<#3219 [Core feature] Default parquet-to-pandas en...
# flyte-github
a
#3219 [Core feature] Default parquet-to-pandas encoder/decoder should support iterable read. Issue created by cosmicBboy Motivation: Why do you think this is important? The purpose of this issue is to support the use case where I can load `StructuredDataset`s iteratively as in:
Copy code
structured_dataset.open(pd.Dataframe).iter()

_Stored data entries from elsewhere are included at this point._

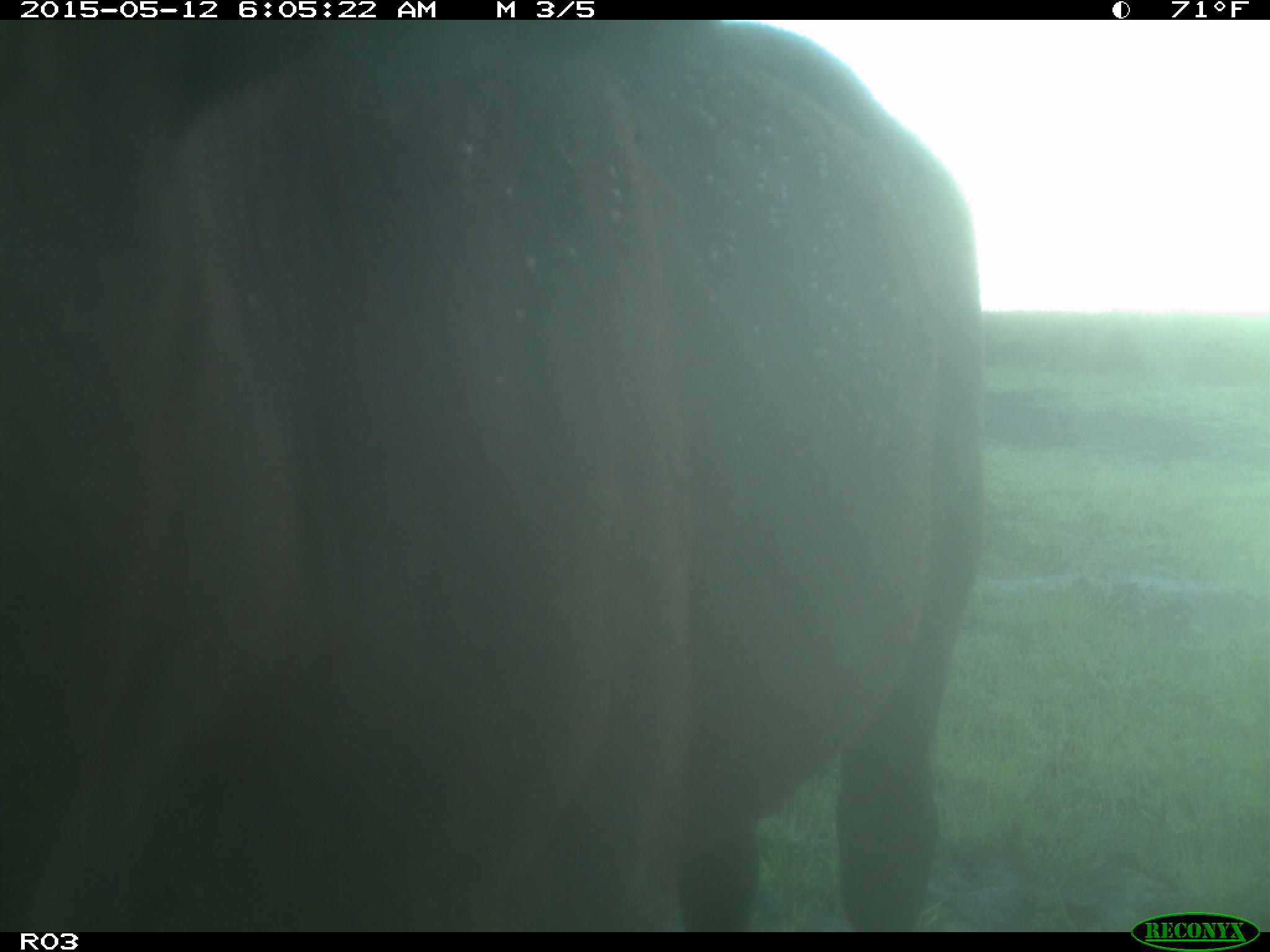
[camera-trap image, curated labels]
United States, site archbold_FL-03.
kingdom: Animalia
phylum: Chordata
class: Mammalia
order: Artiodactyla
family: Bovidae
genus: Bos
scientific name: Bos taurus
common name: domestic cow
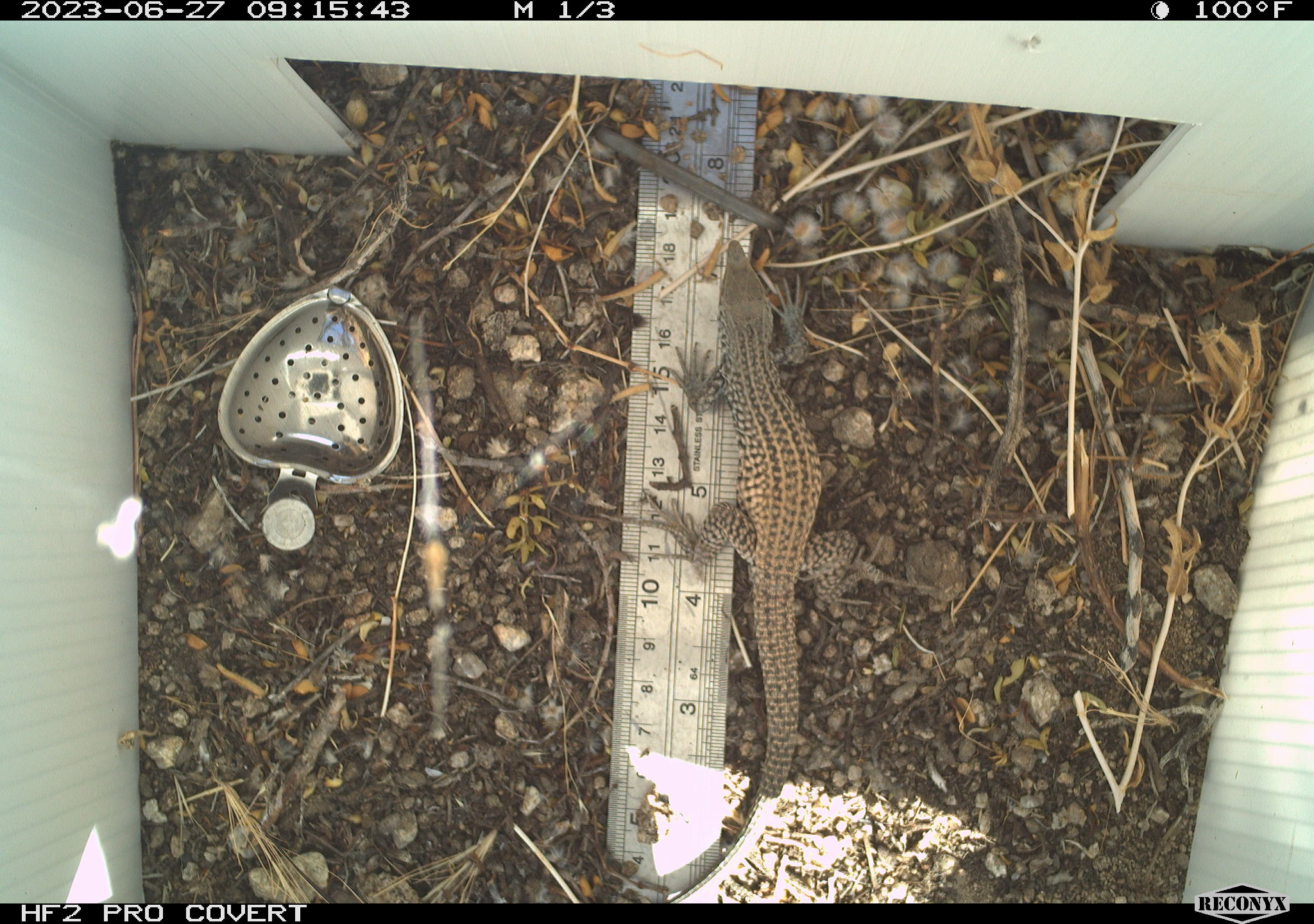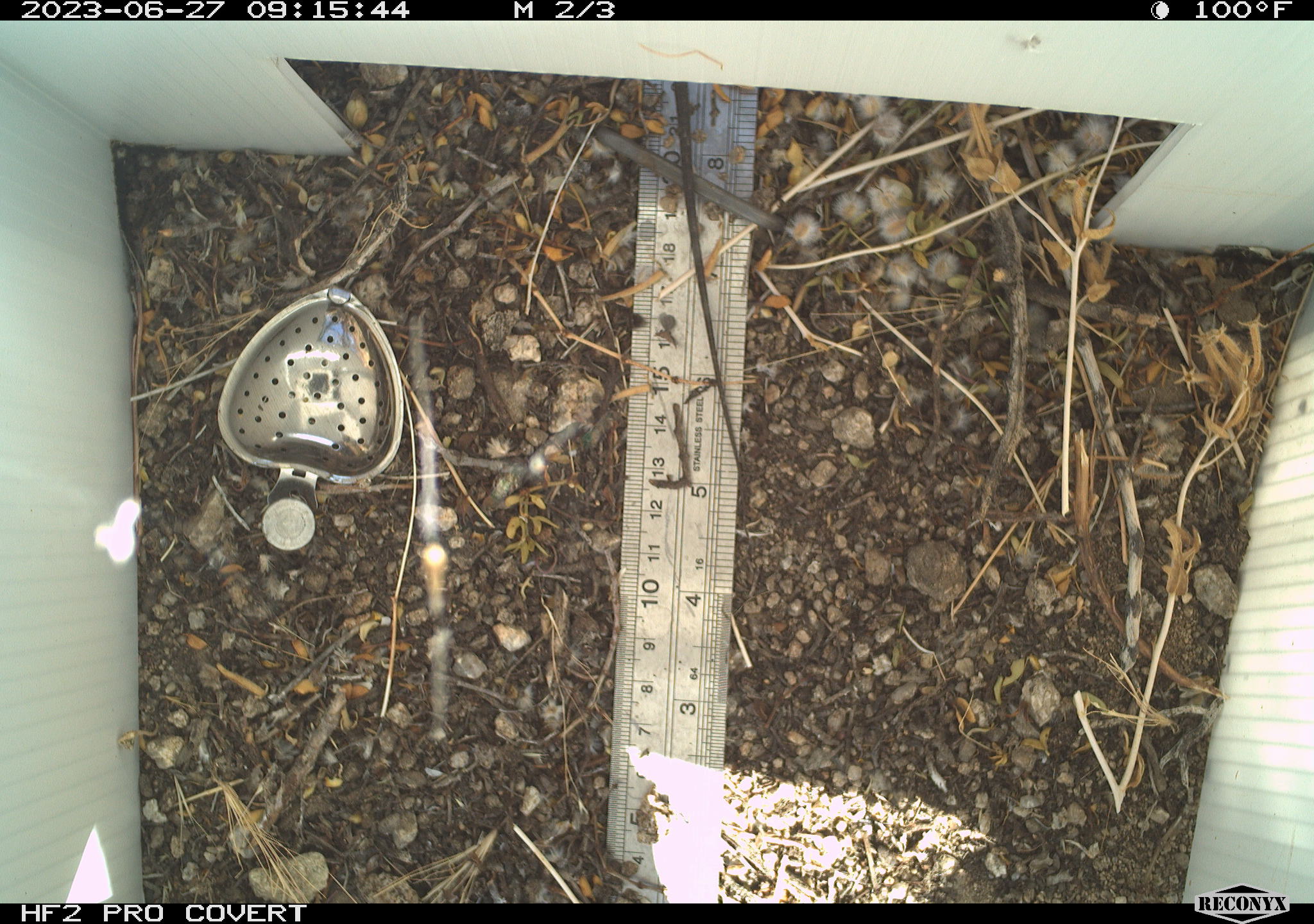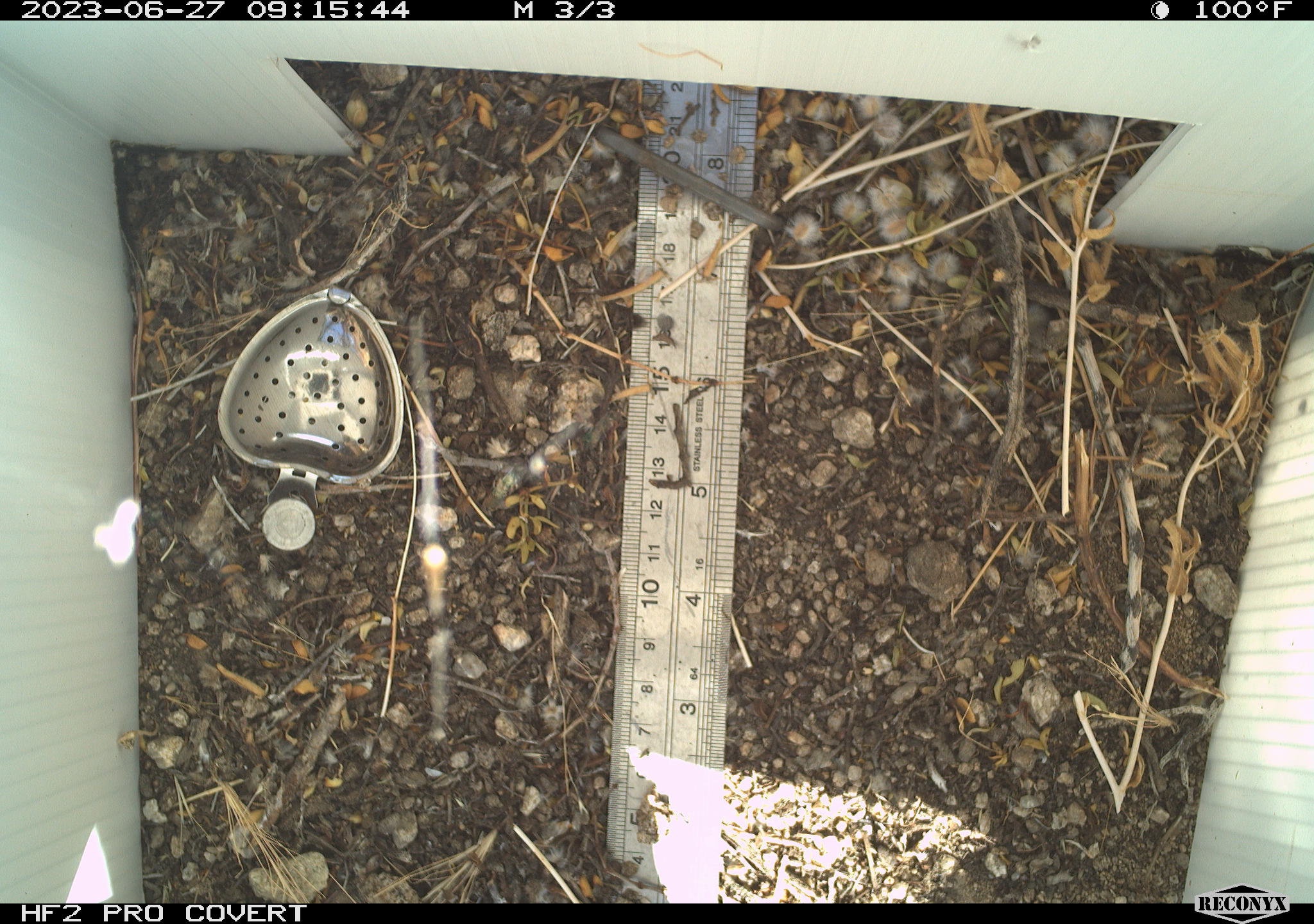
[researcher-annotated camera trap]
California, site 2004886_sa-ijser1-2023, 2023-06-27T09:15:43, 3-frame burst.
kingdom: Animalia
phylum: Chordata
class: Reptilia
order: Squamata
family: Teiidae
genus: Aspidoscelis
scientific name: Aspidoscelis tigris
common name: western whiptail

Goal: What should the final outcome look like, ideally? The end user should be able to specify the partition column when they output a structured dataset:
Copy code
@task
def make_df() -> StructuredDataset:
    df = pd.DataFrame.from_records([
        {
            "id": i,
            "partition": (i % 10) + 1,
            "name": "".join(
                random.choices(string.ascii_uppercase + string.digits, k=10)
            )
        }
        for i in range(1000)
    ])
    return StructuredDataset(dataframe=df, partition_cols=["partition"])  # or ["partition1", "partition2"]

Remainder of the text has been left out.